>> Start Exercise input
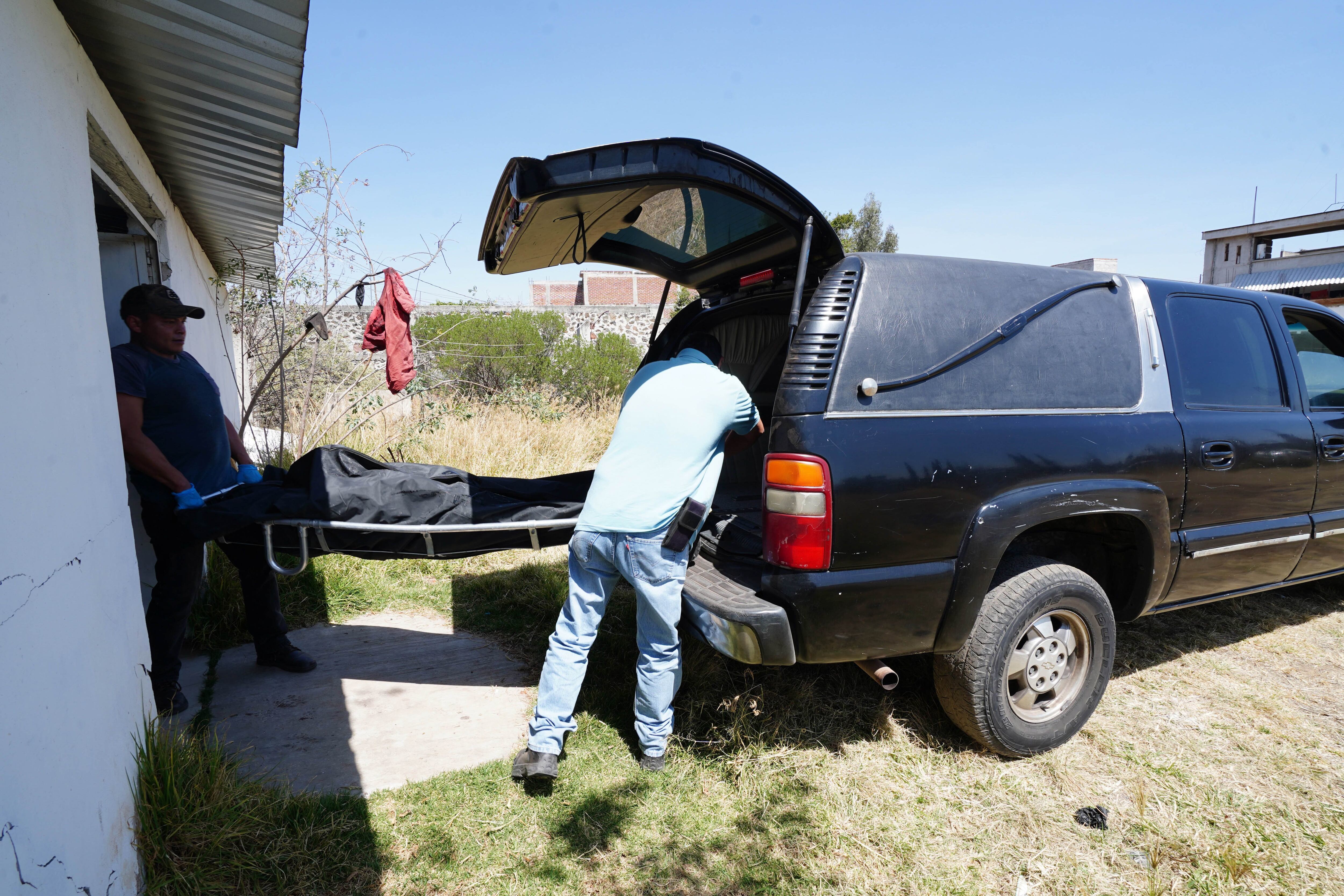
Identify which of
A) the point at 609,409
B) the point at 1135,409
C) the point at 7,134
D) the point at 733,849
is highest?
the point at 7,134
>> End Exercise input
--- Set exercise ---
Please copy out the entries above word for word, leaving out the pictures.

--- Written answer ---
Identify which of
A) the point at 609,409
B) the point at 1135,409
C) the point at 7,134
D) the point at 733,849
is highest?
the point at 7,134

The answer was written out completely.